Currently, the Institute is planning a project on the use of artificial intelligence algorithms to fully characterize pathogens. It is planned to try to analyze omics data. By using high-throughput sequencers, it is possible to obtain a complete genomic and transcriptome map. Using MALDI TOF, we obtain data related to proteomics. On the other hand, the crayomicroscopy and NMR techniques enable the analysis of the protein or/and glycan structures.

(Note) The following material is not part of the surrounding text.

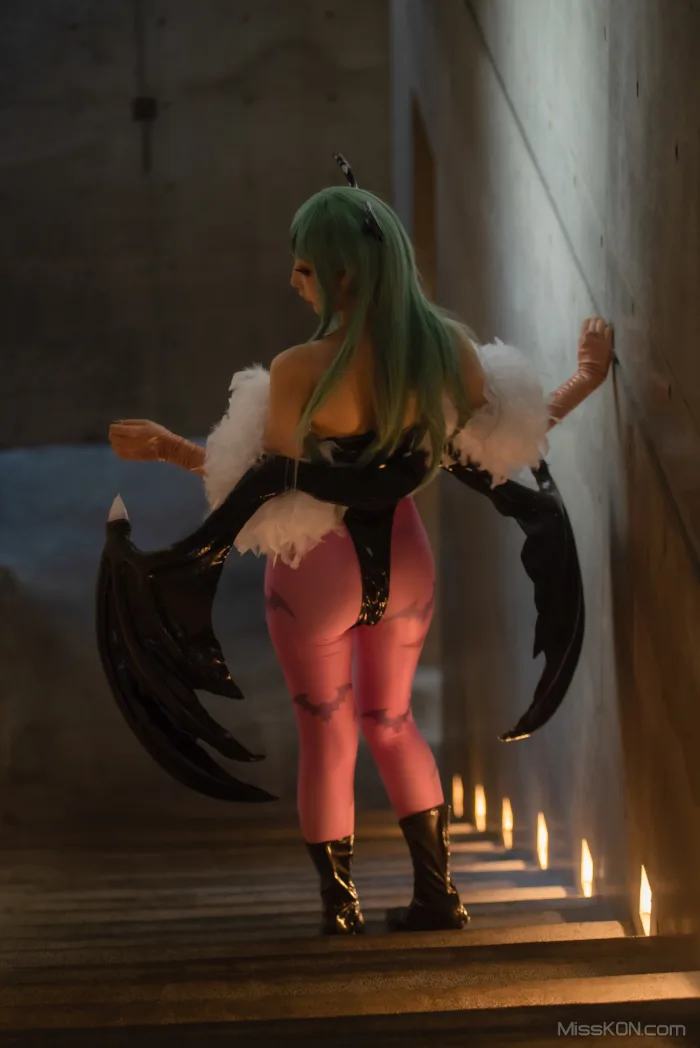 Coser@Reku Momoiro (桃色れく)_ MORRIGAN AENSLAND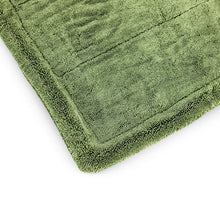 Load image into Gallery viewer, The Liquid8r M22 Microfiber Drying Towel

Thanks to high-throughput sequencing, we can obtain the complete sequence of the genome of a given pathogen. Using the classification algorithms, we can determine the degree of similarity between the sequences of the genetic code of the tested microorganism and the reference sequences of genes. Thanks to such analysis, we can characterize the pathogen in terms of the presence of genes encoding various types of metabolites. Thanks to this information, it is possible to molecularly characterize the pathogen if it contains substances that determine antibiotic resistance or toxins. . It should be emphasized that thanks to the use of clustering algorithms and cluster analysis, we are able to identify sequences with previously unknown properties.

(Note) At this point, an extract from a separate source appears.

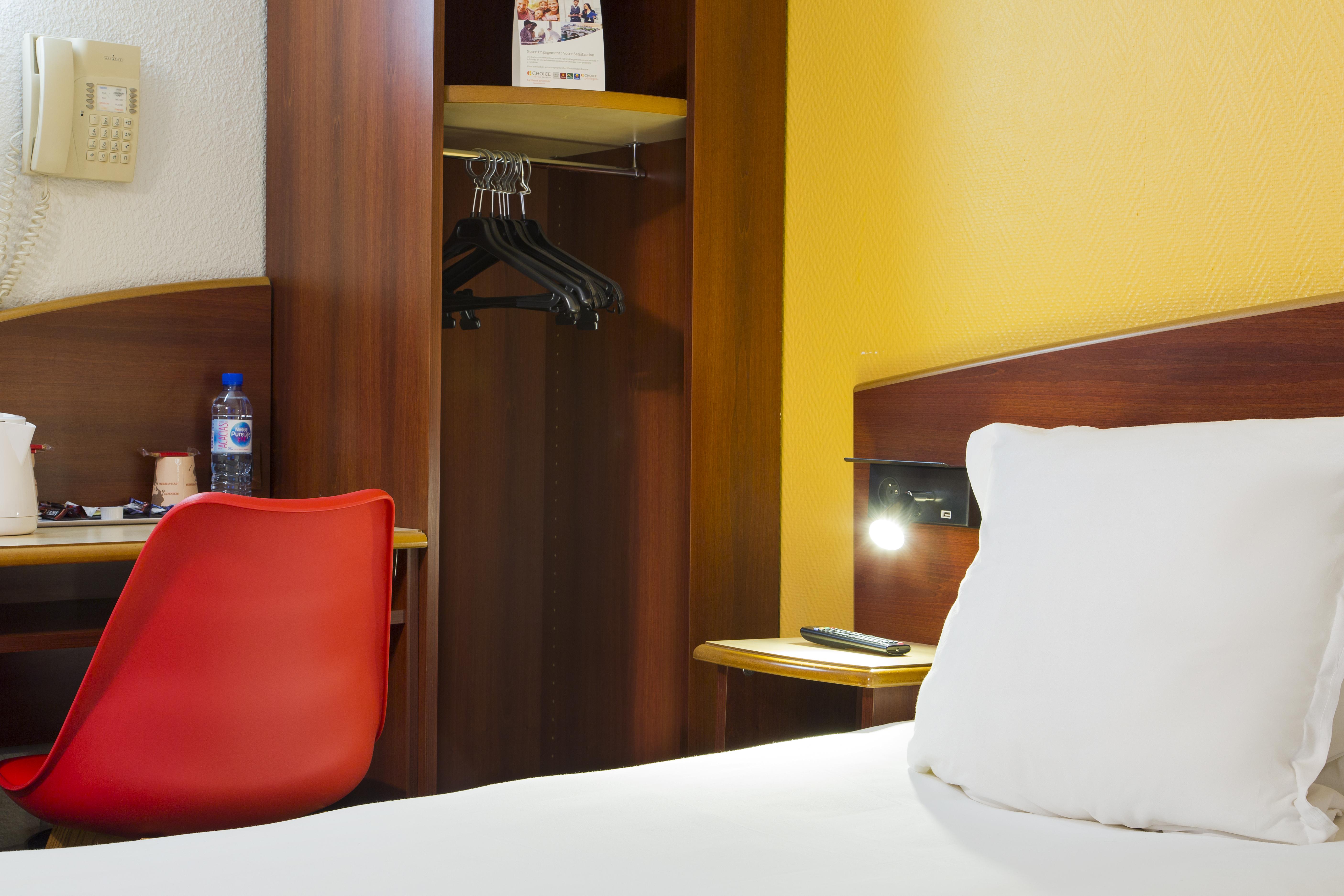 Comfort Hotel Étampes Eksteriør bilde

sNMR spectroscopy provides basic structural data on the structure of biological macromolecules at the atomic level. This data is quantitative, is obtained in a repeatable and non-destructive manner, and is rich in information on the complexity of the structure of the analyzed molecules, obtained as large data sets. NMR spectra represent unique profiles (“fingerprints”) that allow the comparison, differentiation and classification of bacterial strains based on differences in glycan structures. The data obtained from one- and multivariate NMR experiments allow the use of mathematical methods of pattern recognition and multivariate analysis (PCA) for this purpose. These methods largely overlap with the techniques currently being developed using neural networks. Extending the scope of these techniques with analyzes using AI (machine learning, deep learning) algorithms in the processing of NMR data creates a starting point for the development of methods and automated procedures for verification and prediction of structures in correlation with real and simulated NMR data sets. In the case of bacterial glycans, AI techniques can be used in (1) the classification (chemotyping) and automatic recognition of the structural elements of bacterial glycans and (2) the reconstruction of NMR spectra based on a limited number of data (e.g. obtained by NUS technique, non-uniform sampling) by increasing efficiency of measurements and optimizing the time of use of NMR spectroscopes.

Thanks to the use of artificial intelligence algorithms, we can combine the analytical areas described above and create a general molecular model of pathogens.